**Instruction**: Reproduce the listing verbatim, starting with the line that contains "311, 792, 607)?" and continuing through its final line.

** begin **

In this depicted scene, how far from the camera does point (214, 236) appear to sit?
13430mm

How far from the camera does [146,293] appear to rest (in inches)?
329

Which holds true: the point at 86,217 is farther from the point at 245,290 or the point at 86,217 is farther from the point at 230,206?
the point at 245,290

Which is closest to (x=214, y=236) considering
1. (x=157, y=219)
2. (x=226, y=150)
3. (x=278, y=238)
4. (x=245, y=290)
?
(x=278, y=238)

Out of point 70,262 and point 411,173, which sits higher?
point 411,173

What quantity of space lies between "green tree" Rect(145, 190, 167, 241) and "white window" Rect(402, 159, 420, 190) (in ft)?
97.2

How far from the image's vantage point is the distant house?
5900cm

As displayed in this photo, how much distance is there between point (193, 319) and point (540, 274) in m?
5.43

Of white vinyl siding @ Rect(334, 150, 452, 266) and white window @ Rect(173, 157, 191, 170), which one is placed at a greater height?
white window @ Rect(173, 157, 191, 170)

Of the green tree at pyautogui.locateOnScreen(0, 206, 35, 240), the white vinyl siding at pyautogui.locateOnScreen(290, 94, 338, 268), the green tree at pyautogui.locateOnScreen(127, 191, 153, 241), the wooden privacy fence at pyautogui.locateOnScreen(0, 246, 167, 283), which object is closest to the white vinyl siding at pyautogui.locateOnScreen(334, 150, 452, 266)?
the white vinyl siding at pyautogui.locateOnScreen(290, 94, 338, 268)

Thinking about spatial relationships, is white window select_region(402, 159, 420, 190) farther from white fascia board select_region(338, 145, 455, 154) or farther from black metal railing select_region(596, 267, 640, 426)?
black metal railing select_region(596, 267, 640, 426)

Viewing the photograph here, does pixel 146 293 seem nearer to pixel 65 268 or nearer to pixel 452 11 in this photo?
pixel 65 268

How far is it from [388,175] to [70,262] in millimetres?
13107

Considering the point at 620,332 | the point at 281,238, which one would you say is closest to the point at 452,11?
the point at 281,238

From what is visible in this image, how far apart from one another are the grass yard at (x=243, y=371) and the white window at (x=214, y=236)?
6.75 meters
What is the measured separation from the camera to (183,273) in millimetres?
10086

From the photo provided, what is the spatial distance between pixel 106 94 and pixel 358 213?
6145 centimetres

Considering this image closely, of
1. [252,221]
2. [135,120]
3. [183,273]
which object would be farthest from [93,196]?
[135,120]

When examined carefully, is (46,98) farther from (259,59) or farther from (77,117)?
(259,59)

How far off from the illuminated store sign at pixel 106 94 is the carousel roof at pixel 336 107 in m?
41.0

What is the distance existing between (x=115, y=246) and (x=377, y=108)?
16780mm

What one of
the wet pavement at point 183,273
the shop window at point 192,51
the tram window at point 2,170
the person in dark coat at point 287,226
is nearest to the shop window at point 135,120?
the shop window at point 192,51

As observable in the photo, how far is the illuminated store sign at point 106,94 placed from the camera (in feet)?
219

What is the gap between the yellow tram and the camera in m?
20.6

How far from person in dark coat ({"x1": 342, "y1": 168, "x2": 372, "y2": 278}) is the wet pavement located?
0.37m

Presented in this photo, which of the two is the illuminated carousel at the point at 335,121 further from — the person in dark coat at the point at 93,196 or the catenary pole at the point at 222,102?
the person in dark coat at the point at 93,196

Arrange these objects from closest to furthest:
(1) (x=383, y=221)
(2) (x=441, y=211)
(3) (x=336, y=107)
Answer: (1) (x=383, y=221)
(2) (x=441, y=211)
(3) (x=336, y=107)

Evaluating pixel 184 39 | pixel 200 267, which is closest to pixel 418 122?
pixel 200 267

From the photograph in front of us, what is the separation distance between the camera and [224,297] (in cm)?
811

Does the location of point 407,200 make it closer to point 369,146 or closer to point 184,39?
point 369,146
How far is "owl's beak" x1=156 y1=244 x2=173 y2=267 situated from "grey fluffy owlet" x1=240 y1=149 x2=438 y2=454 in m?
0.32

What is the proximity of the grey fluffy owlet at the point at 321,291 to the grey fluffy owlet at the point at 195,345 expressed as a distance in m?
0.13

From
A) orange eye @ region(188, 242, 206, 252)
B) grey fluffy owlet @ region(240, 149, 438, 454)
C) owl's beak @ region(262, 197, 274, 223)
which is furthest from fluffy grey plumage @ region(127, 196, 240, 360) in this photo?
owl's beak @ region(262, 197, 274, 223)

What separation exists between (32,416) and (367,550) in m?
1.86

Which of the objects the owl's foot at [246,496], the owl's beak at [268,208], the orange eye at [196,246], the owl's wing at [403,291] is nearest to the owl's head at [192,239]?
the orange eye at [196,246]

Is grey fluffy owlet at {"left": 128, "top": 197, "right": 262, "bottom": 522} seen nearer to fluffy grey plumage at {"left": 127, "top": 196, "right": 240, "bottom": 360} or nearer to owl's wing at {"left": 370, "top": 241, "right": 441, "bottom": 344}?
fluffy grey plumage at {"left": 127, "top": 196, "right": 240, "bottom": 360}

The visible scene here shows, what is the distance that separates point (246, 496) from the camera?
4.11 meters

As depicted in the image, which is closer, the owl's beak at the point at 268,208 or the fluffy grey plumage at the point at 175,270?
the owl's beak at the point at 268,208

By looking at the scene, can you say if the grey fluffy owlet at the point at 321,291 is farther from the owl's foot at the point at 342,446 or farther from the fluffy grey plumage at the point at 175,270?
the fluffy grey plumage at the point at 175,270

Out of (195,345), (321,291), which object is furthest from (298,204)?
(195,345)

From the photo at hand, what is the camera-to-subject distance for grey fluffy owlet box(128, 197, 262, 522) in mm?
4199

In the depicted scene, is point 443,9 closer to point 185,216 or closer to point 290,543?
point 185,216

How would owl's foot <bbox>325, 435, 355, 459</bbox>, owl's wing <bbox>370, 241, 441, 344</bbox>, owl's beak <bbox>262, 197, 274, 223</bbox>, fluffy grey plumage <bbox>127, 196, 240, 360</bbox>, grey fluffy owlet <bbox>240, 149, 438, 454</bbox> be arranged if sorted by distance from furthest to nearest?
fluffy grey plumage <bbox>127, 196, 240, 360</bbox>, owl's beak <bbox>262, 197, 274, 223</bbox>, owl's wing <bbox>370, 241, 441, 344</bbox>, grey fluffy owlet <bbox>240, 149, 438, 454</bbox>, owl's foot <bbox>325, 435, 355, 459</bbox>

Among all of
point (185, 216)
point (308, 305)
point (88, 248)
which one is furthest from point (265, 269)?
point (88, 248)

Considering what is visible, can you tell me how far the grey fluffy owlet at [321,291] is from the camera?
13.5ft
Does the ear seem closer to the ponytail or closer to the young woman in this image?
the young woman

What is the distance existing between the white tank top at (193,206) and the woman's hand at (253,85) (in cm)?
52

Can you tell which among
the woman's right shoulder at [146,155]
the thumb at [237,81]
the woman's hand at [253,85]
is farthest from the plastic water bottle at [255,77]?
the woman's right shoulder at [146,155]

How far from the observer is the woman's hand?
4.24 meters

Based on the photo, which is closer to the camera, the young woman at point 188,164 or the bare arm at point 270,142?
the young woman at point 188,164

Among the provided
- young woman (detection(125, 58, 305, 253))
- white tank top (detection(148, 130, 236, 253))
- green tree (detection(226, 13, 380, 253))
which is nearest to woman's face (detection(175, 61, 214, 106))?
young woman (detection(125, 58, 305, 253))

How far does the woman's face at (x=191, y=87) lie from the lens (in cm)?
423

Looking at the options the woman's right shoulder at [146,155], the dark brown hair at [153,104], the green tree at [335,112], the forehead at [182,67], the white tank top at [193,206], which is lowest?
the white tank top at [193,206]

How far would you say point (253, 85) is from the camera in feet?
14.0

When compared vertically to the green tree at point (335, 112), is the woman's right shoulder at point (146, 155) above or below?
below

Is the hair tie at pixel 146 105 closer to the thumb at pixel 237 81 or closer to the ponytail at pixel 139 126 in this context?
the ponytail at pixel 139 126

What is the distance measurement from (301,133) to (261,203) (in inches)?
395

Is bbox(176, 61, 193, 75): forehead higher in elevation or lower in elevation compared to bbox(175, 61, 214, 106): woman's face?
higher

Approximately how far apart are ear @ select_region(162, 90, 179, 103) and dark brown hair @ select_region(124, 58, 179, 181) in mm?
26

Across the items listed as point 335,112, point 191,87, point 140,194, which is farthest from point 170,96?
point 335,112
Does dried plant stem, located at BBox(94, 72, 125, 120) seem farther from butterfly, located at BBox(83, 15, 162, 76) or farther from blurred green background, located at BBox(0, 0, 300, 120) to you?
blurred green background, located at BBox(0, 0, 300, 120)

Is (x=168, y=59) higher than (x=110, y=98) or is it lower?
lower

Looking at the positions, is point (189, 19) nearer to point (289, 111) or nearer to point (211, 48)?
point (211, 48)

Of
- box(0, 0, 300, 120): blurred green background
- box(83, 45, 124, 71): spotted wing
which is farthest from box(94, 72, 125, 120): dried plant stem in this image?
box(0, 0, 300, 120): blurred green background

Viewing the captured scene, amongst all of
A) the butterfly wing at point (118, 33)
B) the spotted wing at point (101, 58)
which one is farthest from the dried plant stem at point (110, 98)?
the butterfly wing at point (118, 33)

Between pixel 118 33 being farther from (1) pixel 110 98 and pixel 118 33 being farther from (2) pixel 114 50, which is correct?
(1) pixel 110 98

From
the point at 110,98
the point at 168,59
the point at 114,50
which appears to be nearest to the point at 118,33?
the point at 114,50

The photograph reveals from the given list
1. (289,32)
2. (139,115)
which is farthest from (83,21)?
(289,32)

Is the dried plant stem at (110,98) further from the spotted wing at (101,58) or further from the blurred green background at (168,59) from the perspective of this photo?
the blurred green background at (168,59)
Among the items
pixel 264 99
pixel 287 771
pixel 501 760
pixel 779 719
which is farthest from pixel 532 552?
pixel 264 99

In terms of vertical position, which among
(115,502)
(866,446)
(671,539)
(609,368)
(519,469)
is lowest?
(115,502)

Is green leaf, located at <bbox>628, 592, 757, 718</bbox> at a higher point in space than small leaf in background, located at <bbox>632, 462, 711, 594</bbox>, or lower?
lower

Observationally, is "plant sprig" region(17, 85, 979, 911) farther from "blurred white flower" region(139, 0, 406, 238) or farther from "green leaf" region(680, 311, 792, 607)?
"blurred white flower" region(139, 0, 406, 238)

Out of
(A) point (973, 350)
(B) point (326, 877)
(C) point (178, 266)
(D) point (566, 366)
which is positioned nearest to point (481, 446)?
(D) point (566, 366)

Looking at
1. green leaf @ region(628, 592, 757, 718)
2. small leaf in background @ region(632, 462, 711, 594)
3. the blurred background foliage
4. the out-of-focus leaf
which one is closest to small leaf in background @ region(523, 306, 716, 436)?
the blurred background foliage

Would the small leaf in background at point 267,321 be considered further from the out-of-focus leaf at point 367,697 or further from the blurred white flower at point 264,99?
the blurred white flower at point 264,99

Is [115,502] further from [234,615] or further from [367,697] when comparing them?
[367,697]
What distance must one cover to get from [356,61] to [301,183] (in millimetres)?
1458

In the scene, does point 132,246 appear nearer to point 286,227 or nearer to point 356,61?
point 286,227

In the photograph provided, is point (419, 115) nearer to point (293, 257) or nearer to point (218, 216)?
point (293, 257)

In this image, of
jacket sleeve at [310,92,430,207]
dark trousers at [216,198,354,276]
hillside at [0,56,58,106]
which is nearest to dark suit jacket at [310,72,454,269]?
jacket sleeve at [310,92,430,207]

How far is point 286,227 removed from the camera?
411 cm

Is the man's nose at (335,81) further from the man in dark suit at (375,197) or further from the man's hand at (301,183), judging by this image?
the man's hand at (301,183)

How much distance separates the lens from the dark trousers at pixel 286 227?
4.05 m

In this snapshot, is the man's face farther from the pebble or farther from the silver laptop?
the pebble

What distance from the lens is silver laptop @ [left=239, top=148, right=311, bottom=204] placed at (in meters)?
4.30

** end **

**Result of this task**:
Observationally, is "plant sprig" region(17, 85, 979, 911) farther from "blurred white flower" region(139, 0, 406, 238) or farther from "green leaf" region(680, 311, 792, 607)?
"blurred white flower" region(139, 0, 406, 238)

Out of
(A) point (973, 350)
(B) point (326, 877)
(C) point (178, 266)
(D) point (566, 366)
which is positioned nearest to point (481, 446)?
(D) point (566, 366)

Looking at
1. green leaf @ region(628, 592, 757, 718)
2. small leaf in background @ region(632, 462, 711, 594)
3. the blurred background foliage
4. the out-of-focus leaf
which one is closest to small leaf in background @ region(523, 306, 716, 436)?
the blurred background foliage

Would the small leaf in background at point 267,321 be considered further from the out-of-focus leaf at point 367,697 or further from the blurred white flower at point 264,99?
the blurred white flower at point 264,99

Is [115,502] further from [234,615] or further from [367,697] when comparing them?
[367,697]
What distance must one cover to get from [356,61] to [301,183] (in millimetres)?
1458

In the scene, does point 132,246 appear nearer to point 286,227 or nearer to point 356,61?
point 286,227

In the photograph provided, is point (419, 115) nearer to point (293, 257) or nearer to point (218, 216)?
point (293, 257)

In this image, of
jacket sleeve at [310,92,430,207]
dark trousers at [216,198,354,276]
hillside at [0,56,58,106]
which is nearest to dark suit jacket at [310,72,454,269]?
jacket sleeve at [310,92,430,207]

How far is point 286,227 removed from the camera?
411 cm

Is the man's nose at (335,81) further from the man in dark suit at (375,197) or further from the man's hand at (301,183), judging by this image?
the man's hand at (301,183)

How much distance separates the lens from the dark trousers at pixel 286 227?
4.05 m

In this snapshot, is the man's face farther from the pebble or farther from the silver laptop?
the pebble

What distance from the lens is silver laptop @ [left=239, top=148, right=311, bottom=204] placed at (in meters)?
4.30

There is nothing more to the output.